__Goals__
A – In the climate change introduction, which year does NASA call the hottest in recorded history?
B – Extend the climate change introduction, picking up right after its last line.

__Text__
>> begin

INTRODUCTION
By now, it should be clear that the Earth is heating up, but then … maybe not. You might not be as comfortable with that claim as I am. Many who pick up this book will be less convinced that the Earth is experiencing human-induced climate change as I am, and the mandate “extraordinary claims require extraordinary evidence” applies as much to me as to everybody else.
According to NASA, 2024 was the hottest year in recorded history. Moreover, NASA claims even more heat records were broken in 2025:
- warmest ocean heat content on record,
- record high sea levels,
- and lowest winter Arctic ice … since satellite monitoring began.
These are extraordinary claims, and such claims need extraordinary proof. Well, here is the topmost layer of their proof – a graph showing the average temperature of the Earth for every year since 1880.

Figure 1: graph showing average annual temperatures between 1880 and 2025.

>> end

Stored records
>> begin

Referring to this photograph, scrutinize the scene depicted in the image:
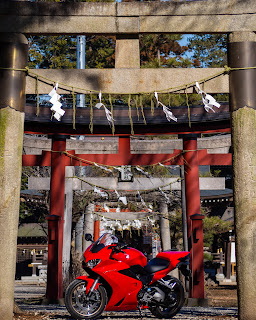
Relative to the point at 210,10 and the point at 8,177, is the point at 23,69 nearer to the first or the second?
the point at 8,177

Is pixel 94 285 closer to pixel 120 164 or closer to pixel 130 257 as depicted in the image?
pixel 130 257

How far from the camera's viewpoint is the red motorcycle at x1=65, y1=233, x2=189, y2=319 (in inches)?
283

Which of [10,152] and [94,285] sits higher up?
[10,152]

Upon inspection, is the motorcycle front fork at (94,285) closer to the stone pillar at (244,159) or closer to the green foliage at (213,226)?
the stone pillar at (244,159)

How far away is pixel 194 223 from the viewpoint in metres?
11.5

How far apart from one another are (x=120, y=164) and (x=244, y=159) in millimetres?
6394

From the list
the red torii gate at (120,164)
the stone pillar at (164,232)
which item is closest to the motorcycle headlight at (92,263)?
the red torii gate at (120,164)

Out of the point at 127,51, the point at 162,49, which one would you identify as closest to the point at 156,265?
the point at 127,51

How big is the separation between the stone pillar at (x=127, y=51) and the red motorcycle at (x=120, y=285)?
109 inches

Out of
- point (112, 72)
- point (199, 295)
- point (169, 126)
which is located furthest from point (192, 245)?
point (112, 72)

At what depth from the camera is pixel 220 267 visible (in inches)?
1038

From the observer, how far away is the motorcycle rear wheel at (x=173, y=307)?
7574mm

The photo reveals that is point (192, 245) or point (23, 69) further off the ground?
point (23, 69)

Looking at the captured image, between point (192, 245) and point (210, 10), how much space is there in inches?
262
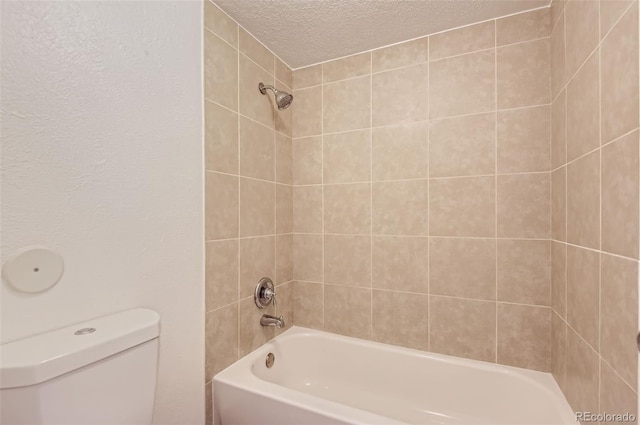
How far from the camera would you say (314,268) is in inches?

>> end

__The answers__
A – 2024

B –
First, I should point out that this data isn’t just from the United States scientific organizations. Many organizations around the world are taking these measurements at hundreds of thousands of points in the Arctic, Antarctic, and all the world in between. Their measurements come from ground-based weather stations as well as ships and buoys at sea. Moreover, NASA weather satellites verify the numbers, so, in effect, the temperatures of all those places are taken twice and those numbers compared. The National Oceanic and Atmospheric Administration (NOAA) collects the data, and NASA verifies it. In the end, there can be little doubt that the numbers are valid.
This evidence is pretty compelling. It shows 55 years of uninterrupted climbing temperatures, and 107 years if we include the 1942 interruption. Still, as persuasive as the chart might be, how do we know where they got the numbers they used to make the chart? Should we not see that evidence?
- How is it possible to measure the temperature of the whole world and get an accurate average temperature, and have all of those millions of measurements be reduced to one number that represents the average temperature of the Earth for a given year?
- And how does anyone measure the Earth for a hundred and seventy-four years so accurately that they can confidently say “the Earth has warmed by 1.6ºC, on average, over that whole period?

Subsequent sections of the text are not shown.